**Task description**
Turn every line of the records below into a JSON list of strings, one string per line, leaving out blank lines and the picture markers.

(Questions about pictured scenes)

** START **

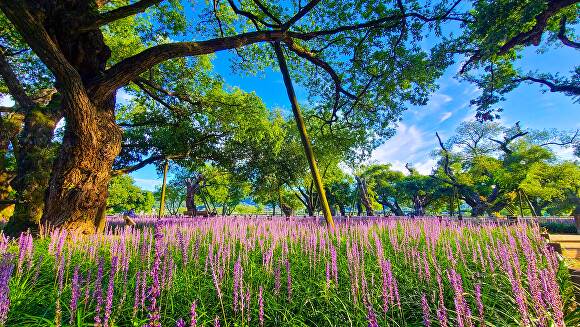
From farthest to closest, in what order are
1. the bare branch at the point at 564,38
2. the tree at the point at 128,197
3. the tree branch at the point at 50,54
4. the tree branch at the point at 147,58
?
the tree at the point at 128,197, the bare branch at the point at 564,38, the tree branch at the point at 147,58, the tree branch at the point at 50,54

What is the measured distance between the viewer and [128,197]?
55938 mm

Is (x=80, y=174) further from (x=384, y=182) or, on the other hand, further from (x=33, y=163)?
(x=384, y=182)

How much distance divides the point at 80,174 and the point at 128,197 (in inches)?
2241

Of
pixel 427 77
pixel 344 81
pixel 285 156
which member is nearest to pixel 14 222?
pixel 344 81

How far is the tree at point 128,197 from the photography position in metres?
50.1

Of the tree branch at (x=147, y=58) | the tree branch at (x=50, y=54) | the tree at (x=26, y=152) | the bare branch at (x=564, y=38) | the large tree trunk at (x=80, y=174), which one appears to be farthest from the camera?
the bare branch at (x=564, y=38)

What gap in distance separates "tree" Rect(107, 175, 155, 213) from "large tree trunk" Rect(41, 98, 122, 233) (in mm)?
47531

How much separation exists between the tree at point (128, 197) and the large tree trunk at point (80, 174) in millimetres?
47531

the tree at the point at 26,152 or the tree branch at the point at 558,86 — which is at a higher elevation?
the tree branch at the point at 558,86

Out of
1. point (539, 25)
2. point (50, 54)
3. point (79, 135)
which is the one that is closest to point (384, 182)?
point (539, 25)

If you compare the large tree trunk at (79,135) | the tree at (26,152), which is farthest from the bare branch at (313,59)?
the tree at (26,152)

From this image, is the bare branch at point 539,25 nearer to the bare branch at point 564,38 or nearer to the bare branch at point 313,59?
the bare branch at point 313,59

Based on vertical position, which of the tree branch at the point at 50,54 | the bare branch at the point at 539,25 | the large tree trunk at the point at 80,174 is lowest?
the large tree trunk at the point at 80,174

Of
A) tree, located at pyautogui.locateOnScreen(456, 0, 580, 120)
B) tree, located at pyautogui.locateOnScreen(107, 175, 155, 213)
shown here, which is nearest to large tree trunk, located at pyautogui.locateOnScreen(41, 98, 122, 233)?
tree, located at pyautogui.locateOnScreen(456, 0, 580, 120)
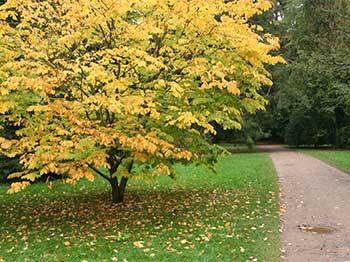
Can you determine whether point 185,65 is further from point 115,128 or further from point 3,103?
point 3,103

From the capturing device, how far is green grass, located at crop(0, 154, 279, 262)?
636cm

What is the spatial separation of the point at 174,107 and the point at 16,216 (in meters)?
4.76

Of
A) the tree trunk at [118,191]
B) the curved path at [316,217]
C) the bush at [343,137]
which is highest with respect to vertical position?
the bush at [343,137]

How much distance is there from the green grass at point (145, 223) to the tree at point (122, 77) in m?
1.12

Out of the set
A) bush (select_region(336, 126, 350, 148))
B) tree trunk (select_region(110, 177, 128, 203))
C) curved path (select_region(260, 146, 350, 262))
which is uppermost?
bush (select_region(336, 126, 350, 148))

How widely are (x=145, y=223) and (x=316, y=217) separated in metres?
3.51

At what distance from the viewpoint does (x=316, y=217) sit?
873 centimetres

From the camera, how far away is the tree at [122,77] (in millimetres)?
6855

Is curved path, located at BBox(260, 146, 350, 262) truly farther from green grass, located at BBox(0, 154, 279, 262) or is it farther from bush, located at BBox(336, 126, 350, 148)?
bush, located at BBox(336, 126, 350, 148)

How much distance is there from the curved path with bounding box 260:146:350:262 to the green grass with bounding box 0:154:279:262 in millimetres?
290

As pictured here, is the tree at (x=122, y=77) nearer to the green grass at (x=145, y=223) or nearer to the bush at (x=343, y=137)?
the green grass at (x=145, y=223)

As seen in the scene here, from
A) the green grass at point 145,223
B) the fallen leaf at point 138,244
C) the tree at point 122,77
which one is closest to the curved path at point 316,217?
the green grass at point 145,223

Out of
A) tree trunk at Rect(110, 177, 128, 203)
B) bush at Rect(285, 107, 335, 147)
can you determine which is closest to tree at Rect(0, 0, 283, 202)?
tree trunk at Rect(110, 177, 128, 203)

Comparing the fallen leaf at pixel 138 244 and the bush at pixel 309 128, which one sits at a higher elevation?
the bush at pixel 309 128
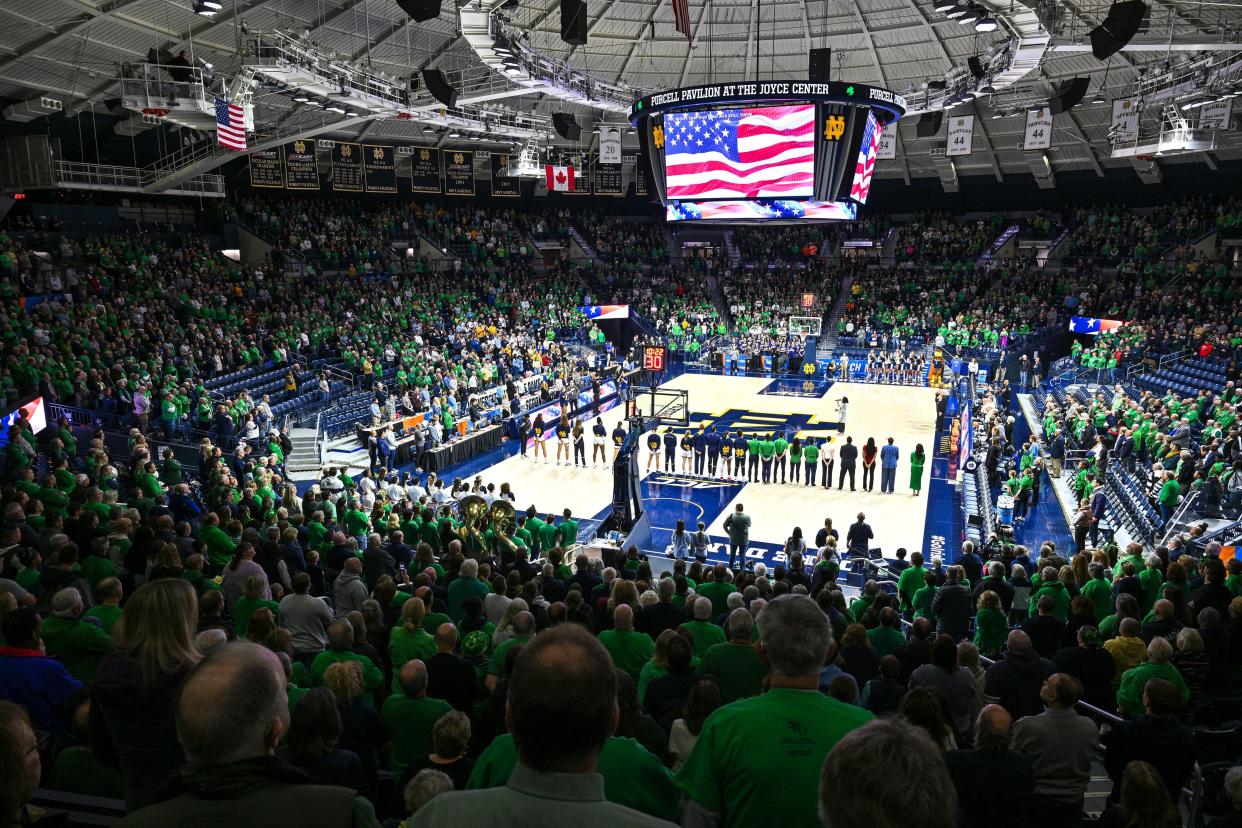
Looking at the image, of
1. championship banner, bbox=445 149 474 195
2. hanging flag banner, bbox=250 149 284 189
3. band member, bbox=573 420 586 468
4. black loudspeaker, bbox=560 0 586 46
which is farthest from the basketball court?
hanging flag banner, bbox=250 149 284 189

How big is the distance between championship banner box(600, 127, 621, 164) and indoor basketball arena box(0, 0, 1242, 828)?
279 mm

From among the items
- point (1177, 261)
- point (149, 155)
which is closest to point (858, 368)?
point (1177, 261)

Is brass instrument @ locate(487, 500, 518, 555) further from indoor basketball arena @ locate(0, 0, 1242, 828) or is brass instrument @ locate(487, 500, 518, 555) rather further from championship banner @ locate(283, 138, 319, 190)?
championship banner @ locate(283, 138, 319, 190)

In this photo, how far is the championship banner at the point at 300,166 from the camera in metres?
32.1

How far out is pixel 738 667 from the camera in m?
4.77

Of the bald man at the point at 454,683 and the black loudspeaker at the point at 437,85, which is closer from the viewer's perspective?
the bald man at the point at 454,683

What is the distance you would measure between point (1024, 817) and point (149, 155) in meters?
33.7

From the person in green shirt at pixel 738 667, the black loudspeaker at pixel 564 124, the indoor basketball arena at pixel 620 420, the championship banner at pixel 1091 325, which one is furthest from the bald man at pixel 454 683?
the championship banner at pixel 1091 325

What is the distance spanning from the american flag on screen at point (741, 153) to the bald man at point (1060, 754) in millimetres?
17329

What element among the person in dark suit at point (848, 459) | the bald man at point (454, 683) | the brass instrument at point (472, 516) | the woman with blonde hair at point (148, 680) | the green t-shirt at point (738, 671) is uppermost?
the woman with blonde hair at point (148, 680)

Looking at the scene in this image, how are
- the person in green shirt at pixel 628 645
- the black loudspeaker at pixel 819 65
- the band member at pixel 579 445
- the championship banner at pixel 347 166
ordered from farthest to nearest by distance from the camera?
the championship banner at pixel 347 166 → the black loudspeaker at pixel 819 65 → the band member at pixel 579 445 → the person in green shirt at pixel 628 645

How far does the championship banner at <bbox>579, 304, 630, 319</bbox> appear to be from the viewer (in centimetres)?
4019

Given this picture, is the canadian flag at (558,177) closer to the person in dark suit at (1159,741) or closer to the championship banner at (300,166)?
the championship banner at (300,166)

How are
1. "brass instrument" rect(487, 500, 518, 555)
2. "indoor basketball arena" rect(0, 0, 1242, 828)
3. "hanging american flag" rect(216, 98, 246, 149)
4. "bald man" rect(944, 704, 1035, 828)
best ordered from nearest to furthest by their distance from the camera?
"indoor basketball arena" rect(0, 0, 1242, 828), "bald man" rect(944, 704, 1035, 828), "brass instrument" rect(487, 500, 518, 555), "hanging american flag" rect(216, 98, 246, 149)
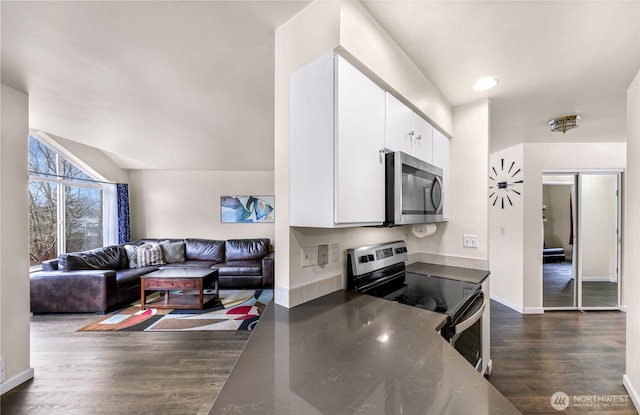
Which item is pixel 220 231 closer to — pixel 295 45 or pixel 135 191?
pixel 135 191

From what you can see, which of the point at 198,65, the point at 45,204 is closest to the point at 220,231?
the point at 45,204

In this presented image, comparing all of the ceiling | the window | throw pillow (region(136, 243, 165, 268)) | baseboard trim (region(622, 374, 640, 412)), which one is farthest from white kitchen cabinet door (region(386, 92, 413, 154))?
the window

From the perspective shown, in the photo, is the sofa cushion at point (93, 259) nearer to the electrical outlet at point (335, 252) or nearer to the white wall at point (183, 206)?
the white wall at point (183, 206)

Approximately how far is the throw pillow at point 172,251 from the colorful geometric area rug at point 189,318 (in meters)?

** END **

**Answer below**
[
  "From farthest to closest, in what order are",
  "1. the bare branch at the point at 564,38",
  "2. the tree at the point at 128,197",
  "3. the tree branch at the point at 50,54",
  "4. the tree branch at the point at 147,58",
  "?",
  "the tree at the point at 128,197, the bare branch at the point at 564,38, the tree branch at the point at 147,58, the tree branch at the point at 50,54",
  "What is the measured distance between the viewer and [128,197]?",
  "55938 mm",
  "Is (x=80, y=174) further from (x=384, y=182) or, on the other hand, further from (x=33, y=163)?",
  "(x=384, y=182)",
  "How much distance divides the point at 80,174 and the point at 128,197 (in inches)?",
  "2241",
  "Of",
  "pixel 427 77",
  "pixel 344 81",
  "pixel 285 156",
  "which member is nearest to pixel 14 222?",
  "pixel 344 81",
  "How far is the tree at point 128,197 from the photography position in metres?",
  "50.1",
  "Of the tree branch at (x=147, y=58) | the tree branch at (x=50, y=54) | the tree at (x=26, y=152) | the bare branch at (x=564, y=38) | the large tree trunk at (x=80, y=174), which one appears to be farthest from the camera?",
  "the bare branch at (x=564, y=38)",
  "What gap in distance separates \"tree\" Rect(107, 175, 155, 213) from \"large tree trunk\" Rect(41, 98, 122, 233) (in mm)?",
  "47531",
  "How much separation exists between the tree at point (128, 197) and the large tree trunk at point (80, 174) in millimetres?",
  "47531",
  "the tree at the point at 26,152 or the tree branch at the point at 558,86 — which is at a higher elevation?",
  "the tree branch at the point at 558,86",
  "Out of",
  "1. point (539, 25)",
  "2. point (50, 54)",
  "3. point (79, 135)",
  "which is the one that is closest to point (384, 182)?",
  "point (539, 25)",
  "If you compare the large tree trunk at (79,135) | the tree at (26,152), which is farthest from the bare branch at (313,59)?",
  "the tree at (26,152)",
  "From this image, is the bare branch at point 539,25 nearer to the bare branch at point 564,38 or nearer to the bare branch at point 313,59?",
  "the bare branch at point 313,59",
  "Based on vertical position, which of the tree branch at the point at 50,54 | the bare branch at the point at 539,25 | the large tree trunk at the point at 80,174 is lowest?",
  "the large tree trunk at the point at 80,174",
  "Of",
  "A) tree, located at pyautogui.locateOnScreen(456, 0, 580, 120)",
  "B) tree, located at pyautogui.locateOnScreen(107, 175, 155, 213)",
  "shown here, which is nearest to large tree trunk, located at pyautogui.locateOnScreen(41, 98, 122, 233)?",
  "tree, located at pyautogui.locateOnScreen(456, 0, 580, 120)",
  "Can you determine whether point 185,65 is further from point 115,128 or further from point 3,103?",
  "point 3,103",
  "From the capturing device, how far is green grass, located at crop(0, 154, 279, 262)?",
  "636cm",
  "What is the spatial separation of the point at 174,107 and the point at 16,216 (in meters)?",
  "4.76",
  "Of",
  "A) the tree trunk at [118,191]",
  "B) the curved path at [316,217]",
  "C) the bush at [343,137]",
  "which is highest with respect to vertical position?",
  "the bush at [343,137]",
  "How much distance is there from the green grass at point (145, 223) to the tree at point (122, 77) in m?",
  "1.12",
  "Out of the set",
  "A) bush (select_region(336, 126, 350, 148))",
  "B) tree trunk (select_region(110, 177, 128, 203))",
  "C) curved path (select_region(260, 146, 350, 262))",
  "which is uppermost?",
  "bush (select_region(336, 126, 350, 148))",
  "How widely are (x=145, y=223) and (x=316, y=217) separated in metres?",
  "3.51",
  "At what distance from the viewpoint does (x=316, y=217) sit?",
  "873 centimetres",
  "From the camera, how far away is the tree at [122,77] (in millimetres)?",
  "6855",
  "Is curved path, located at BBox(260, 146, 350, 262) truly farther from green grass, located at BBox(0, 154, 279, 262) or is it farther from bush, located at BBox(336, 126, 350, 148)?",
  "bush, located at BBox(336, 126, 350, 148)",
  "How much distance is there from the curved path with bounding box 260:146:350:262 to the green grass with bounding box 0:154:279:262 in millimetres?",
  "290",
  "As pictured here, is the tree at (x=122, y=77) nearer to the green grass at (x=145, y=223) or nearer to the bush at (x=343, y=137)?",
  "the green grass at (x=145, y=223)",
  "As seen in the scene here, from",
  "A) the green grass at point 145,223",
  "B) the fallen leaf at point 138,244",
  "C) the tree at point 122,77",
  "which one is closest to the curved path at point 316,217?",
  "the green grass at point 145,223",
  "Out of",
  "A) tree trunk at Rect(110, 177, 128, 203)",
  "B) bush at Rect(285, 107, 335, 147)",
  "can you determine which is closest to tree at Rect(0, 0, 283, 202)?",
  "tree trunk at Rect(110, 177, 128, 203)",
  "Comparing the fallen leaf at pixel 138 244 and the bush at pixel 309 128, which one sits at a higher elevation?",
  "the bush at pixel 309 128",
  "Looking at the image, of",
  "1. championship banner, bbox=445 149 474 195",
  "2. hanging flag banner, bbox=250 149 284 189",
  "3. band member, bbox=573 420 586 468",
  "4. black loudspeaker, bbox=560 0 586 46",
  "which is farthest from the basketball court?",
  "hanging flag banner, bbox=250 149 284 189",
  "How big is the distance between championship banner box(600, 127, 621, 164) and indoor basketball arena box(0, 0, 1242, 828)?",
  "279 mm",
  "From among the items",
  "- point (1177, 261)",
  "- point (149, 155)",
  "which is closest to point (858, 368)?",
  "point (1177, 261)",
  "Is brass instrument @ locate(487, 500, 518, 555) further from indoor basketball arena @ locate(0, 0, 1242, 828) or is brass instrument @ locate(487, 500, 518, 555) rather further from championship banner @ locate(283, 138, 319, 190)?",
  "championship banner @ locate(283, 138, 319, 190)",
  "In this photo, how far is the championship banner at the point at 300,166 from the camera in metres?",
  "32.1",
  "How far out is pixel 738 667 from the camera in m?",
  "4.77",
  "Of the bald man at the point at 454,683 and the black loudspeaker at the point at 437,85, which is closer from the viewer's perspective?",
  "the bald man at the point at 454,683",
  "What is the distance you would measure between point (1024, 817) and point (149, 155) in meters?",
  "33.7",
  "From the person in green shirt at pixel 738 667, the black loudspeaker at pixel 564 124, the indoor basketball arena at pixel 620 420, the championship banner at pixel 1091 325, which one is furthest from the bald man at pixel 454 683?",
  "the championship banner at pixel 1091 325",
  "What is the distance spanning from the american flag on screen at point (741, 153) to the bald man at point (1060, 754) in millimetres?",
  "17329",
  "What element among the person in dark suit at point (848, 459) | the bald man at point (454, 683) | the brass instrument at point (472, 516) | the woman with blonde hair at point (148, 680) | the green t-shirt at point (738, 671) is uppermost?",
  "the woman with blonde hair at point (148, 680)",
  "Looking at the scene in this image, how are",
  "- the person in green shirt at pixel 628 645",
  "- the black loudspeaker at pixel 819 65",
  "- the band member at pixel 579 445",
  "- the championship banner at pixel 347 166",
  "ordered from farthest to nearest by distance from the camera?",
  "the championship banner at pixel 347 166 → the black loudspeaker at pixel 819 65 → the band member at pixel 579 445 → the person in green shirt at pixel 628 645",
  "How far does the championship banner at <bbox>579, 304, 630, 319</bbox> appear to be from the viewer (in centimetres)?",
  "4019",
  "Given this picture, is the canadian flag at (558,177) closer to the person in dark suit at (1159,741) or closer to the championship banner at (300,166)?",
  "the championship banner at (300,166)",
  "How are",
  "1. \"brass instrument\" rect(487, 500, 518, 555)",
  "2. \"indoor basketball arena\" rect(0, 0, 1242, 828)",
  "3. \"hanging american flag\" rect(216, 98, 246, 149)",
  "4. \"bald man\" rect(944, 704, 1035, 828)",
  "best ordered from nearest to furthest by their distance from the camera?",
  "\"indoor basketball arena\" rect(0, 0, 1242, 828), \"bald man\" rect(944, 704, 1035, 828), \"brass instrument\" rect(487, 500, 518, 555), \"hanging american flag\" rect(216, 98, 246, 149)",
  "Which item is pixel 220 231 closer to — pixel 295 45 or pixel 135 191?",
  "pixel 135 191",
  "From what you can see, which of the point at 198,65, the point at 45,204 is closest to the point at 220,231?",
  "the point at 45,204",
  "In this presented image, comparing all of the ceiling | the window | throw pillow (region(136, 243, 165, 268)) | baseboard trim (region(622, 374, 640, 412)), which one is farthest from white kitchen cabinet door (region(386, 92, 413, 154))?",
  "the window",
  "From the perspective shown, in the photo, is the sofa cushion at point (93, 259) nearer to the electrical outlet at point (335, 252) or nearer to the white wall at point (183, 206)?",
  "the white wall at point (183, 206)",
  "Approximately how far is the throw pillow at point 172,251 from the colorful geometric area rug at point 189,318 (in meters)?"
]